I cittadini decidono di mettersi insieme per finanziare una piccola centrale eolica, un impianto a biomassa o una centrale fotovoltaica con costi iniziali che altrimenti sarebbero troppo elevati per un singolo. È determinante il coinvolgimento dei cittadini nell’iter progettuale visto che può contribuire anche a superare l’ostracismo della popolazione nei confronti dell’impianto; nel caso in cui la popolazione locale resti contraria al progetto, molto aspetti critici dell’iniziativa possono essere rivisti collegialmente.

Il processo può richiedere tempi anche lunghi e diversi incontri anche senza il coinvolgimento dell’azienda interessata all’installazione. Ma un progetto che va in porto alla fine può ripagare i cittadini in diversi modi, non solo attraverso il ritorno economico che remunera il loro iniziale impiego di denaro, ma anche consentendo loro di fornire la propria esperienza tecnica e il lavoro, anche di imprese del posto, con il coinvolgimento degli agricoltori o delle banche locali. Obiettivo è dunque anche creare posti di lavoro e flussi di reddito per la comunità che non sarebbero arrivati se il progetto o la centrale energetica fosse stata calata dall’alto.

Questo processo, non nuovo in realtà, ma ancora scarsamente applicato, è ben descritto da un breve documento (ora in pdf e in inglese) della BWE, l’associazione tedesca dell’eolico, che spiega negli aspetti economici e metodologici questo nuovo business che sta prendendo piede in Germania e come sia possibile replicarlo in diversi contesti.

Un esempio riportato dalla brochure è quello di Ingersheim nello Stato di Baden-Württemberg. Un gruppo di cittadini costituiscono una sorta di cooperativa (Energie-genossenschaft Ingersheim und Umgebung eG) nel marzo 2010. Il loro obiettivo è di realizzare un’installazione di una grande turbina eolica da 2 MW (alta 138 metri e con un rotore di un diametro di 82), un progetto niente affatto di poco conto, spinto non solo da motivazioni economiche, ma anche ambientali.

Come in altri gruppi simili, il profitto dei singoli dipende dalla loro quota investita inizialmente nel progetto eolico. I soci della neonata cooperativa in questo caso riescono a non indebitarsi più di tanto, riuscendo quasi a coprire (80%) la somma totale dell’investimento, pari a 3,6 milioni di euro, con i propri fondi, evitando i rischi di un’eccessiva esposizione con le banche.

All’inizio del progetto la quota minima per persona è di 2.500 €. Le quote, alla fine tutte vendute, sono pari a 22.920 e ciascuna ha un valore di 125 €. L’inaugurazione della turbina si è svolta ad aprile di quest’anno. Oggi  i 360 soci, per il 75% di Ingersheim e dintorni, ricevono un dividendo annuale, per 15 anni, che consiste nel rimborso dell’investimento iniziale e in un’integrazione aggiuntiva. La cooperativa ha poi aderito all’Associazione delle Cooperative che ora monitora e gestisce il progetto come fosse un gruppo esterno.

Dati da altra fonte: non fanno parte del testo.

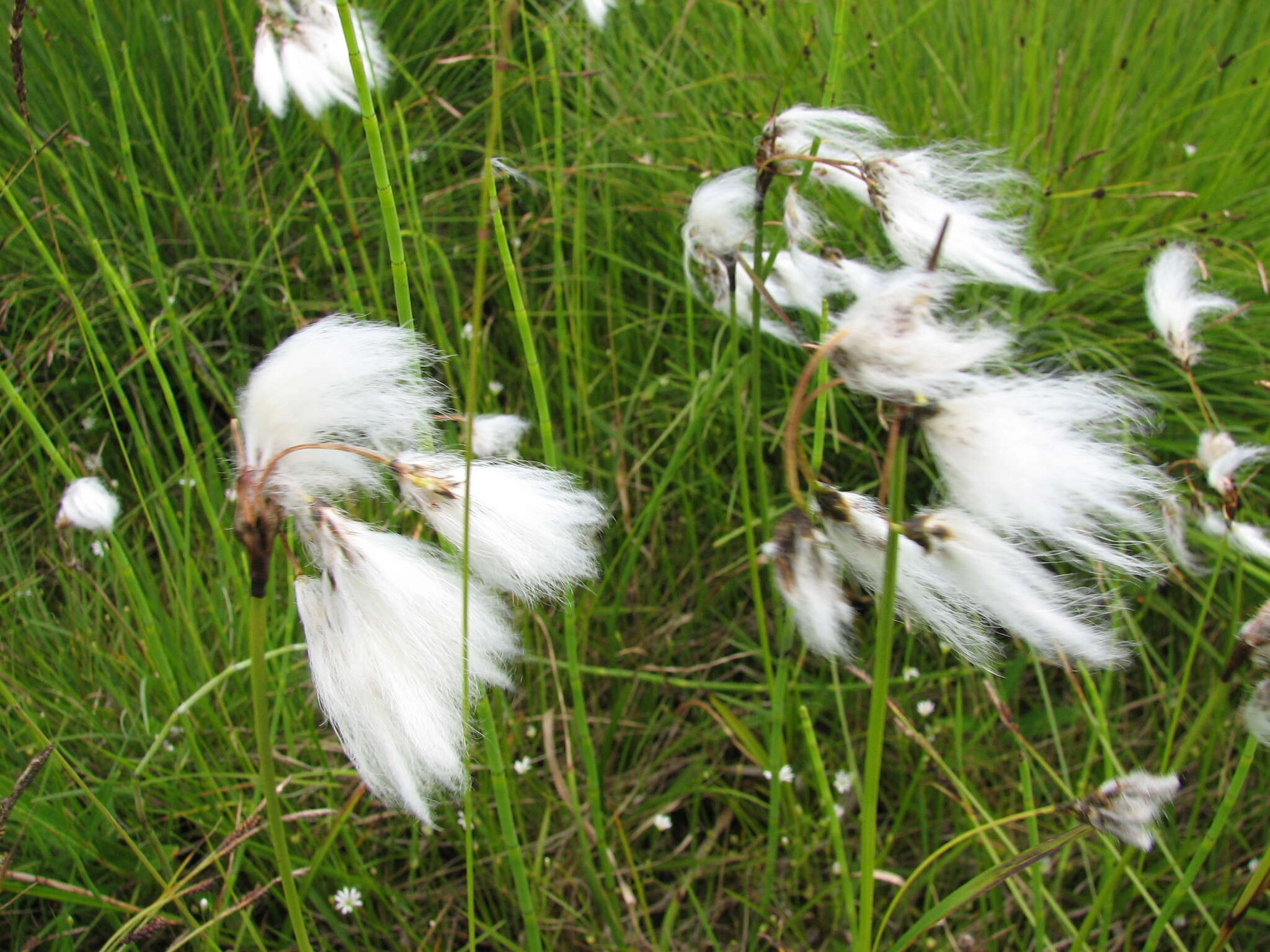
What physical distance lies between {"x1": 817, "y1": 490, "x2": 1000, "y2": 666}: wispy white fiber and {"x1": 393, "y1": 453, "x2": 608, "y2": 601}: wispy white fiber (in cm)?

Il processo è stato tuttavia lungo (circa 2 anni) e complesso: la cooperativa di Ingersheim ha dovuto affrontare anche uno scontro sulla fattibilità del progetto con le istituzioni, ma con costanza e impegno e un notevole sostegno popolare è riuscita a portare a termine un impianto, non certo di piccola taglia, che produrrà energia pulita per 1.200 famiglie nei prossimi 20 anni.

Il modello di impianti acquistati e gestiti da comunità locali si sta lentamente diffondendo anche nel Regno Unito e in Italia, anche se appensatito dall’incertezza e dalla stabilità degli incentivi. Oltre ai numeorsi gruppi di acquisto solari, nel nostro Paese un caso interessante che abbiamo già raccontato è quello di Prato allo Stelvio in Val Venosta dove gli abitanti, riuniti in una cooperativa, producono con un mix di fonti rinnovabili più dell’intero fabbisogno energetico sia elettrico che termico e riescono a pagare così il 30-35% in meno sulla bolletta elettrica e il 50% in meno sul riscaldamento. Un’altra esperienza italiana è quella di Retenergie, cooperativa ad azionariato popolare che ha già realizzato oltre un centinaio di impianti.

Le cooperative e i progetti comunitari rappresentano il percorso più sano per una democratizzazione dell’energia. Ma la sipnta dal basso non è che all’inizio.